### HOW TO COMPLETE THIS TASK:
Answer these questions about the bug thread on automount and job_container/tmpfs:
(a) In which release, at the earliest, will the change that passes more environment variables to InitScript go?
(b) Which variable available in PrologSlurmctld is set only if --chdir was specified?
(c) What does the last commenter, who uses autofs for more than home directories, prefer not to do?

### TEXT SECTION:
........

Created attachment 25577 [details] Job output file
Basically this is the same issue in bug 12567 (which is private). automount and job_container/tmpfs do not play well together: If a directory does not exist *when the tmpfs is created*, then that directory cannot be accessed by the job. I thought that you could wait for the directory to get mounted from inside the prolog. However, the prolog runs inside of the job_container, so by the time prolog runs if the directory does not exist then it is too late. Ideally we would do this in InitScript. However, InitScript does not have the required information. (In 21.08 it doesn't have any SLURM_* environment variables set. In 22.05 we set SLURM_JOB_ID, SLURM_JOB_MOUNTPOINT_SRC, SLURM_CONF, and SLURMD_NODENAME but that's not enough for what you need.) We will solve that in bug 13546 by passing more environment variables to InitScript. However, this will go into 23.02 at the earliest. If you need autofs, then you might be able to make it work in PrologSlurmctld: from PrologSlurmctld, do something that tells autofs on the compute nodes to mount the user's home directory. (You have access to SLURM_JOB_NODELIST, SLURM_JOB_USER, SLURM_JOB_WORK_DIR (set only if --chdir was specified), and other environment variables in PrologSlurmctld, which should give the needed information. This is an ugly workaround, but it's all I can think of at the moment. Once we have a patch you could backport it and maintain it in a local patch until 23.02.
If you can go without the job_container plugin for now, that would also be a valid workaround.
Hi Marshall, Thanks for the disappointing news about NFS automount: (In reply to Marshall Garey from comment #3) > automount and job_container/tmpfs do not play well together: > If a directory does not exist *when the tmpfs is created*, then that > directory cannot be accessed by the job. Do you know if some of the community SPANK plugins might possibly work despite this? * https://github.com/University-of-Delaware-IT-RCI/auto_tmpdir * https://github.com/hpc2n/spank-private-tmp Thanks, Ole
(In reply to Ole.H.Nielsen@fysik.dtu.dk from comment #5) > Hi Marshall, > > Thanks for the disappointing news about NFS automount: > > (In reply to Marshall Garey from comment #3) > > automount and job_container/tmpfs do not play well together: > > If a directory does not exist *when the tmpfs is created*, then that > > directory cannot be accessed by the job. > > Do you know if some of the community SPANK plugins might possibly work > despite this? > > * https://github.com/University-of-Delaware-IT-RCI/auto_tmpdir > * https://github.com/hpc2n/spank-private-tmp What I mean is whether SPANK plugins could be alternatives to job_container/tmpfs?
(In reply to Marshall Garey from comment #3) > Basically this is the same issue in bug 12567 (which is private). > > automount and job_container/tmpfs do not play well together: > If a directory does not exist *when the tmpfs is created*, then that > directory cannot be accessed by the job. Can this be fixed? We use autofs not for the home directories only and I would prefer not to mount everything before a job starts.

........

### INFORMATION SUPPLIED:
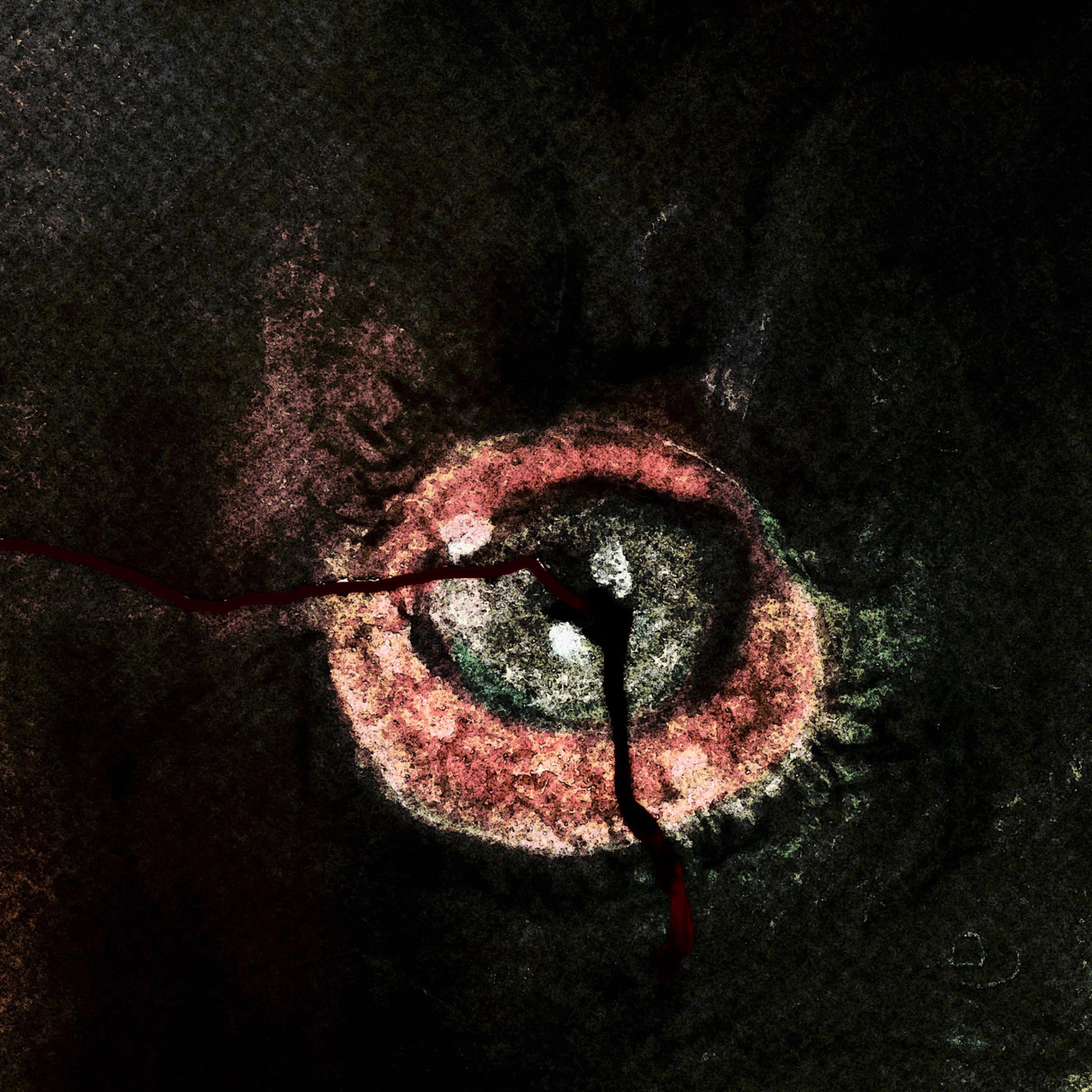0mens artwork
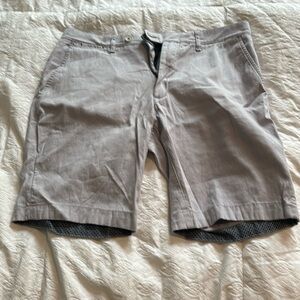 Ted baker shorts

........

### SOLUTION:
(a) 23.02
(b) SLURM_JOB_WORK_DIR
(c) Mount everything before a job starts.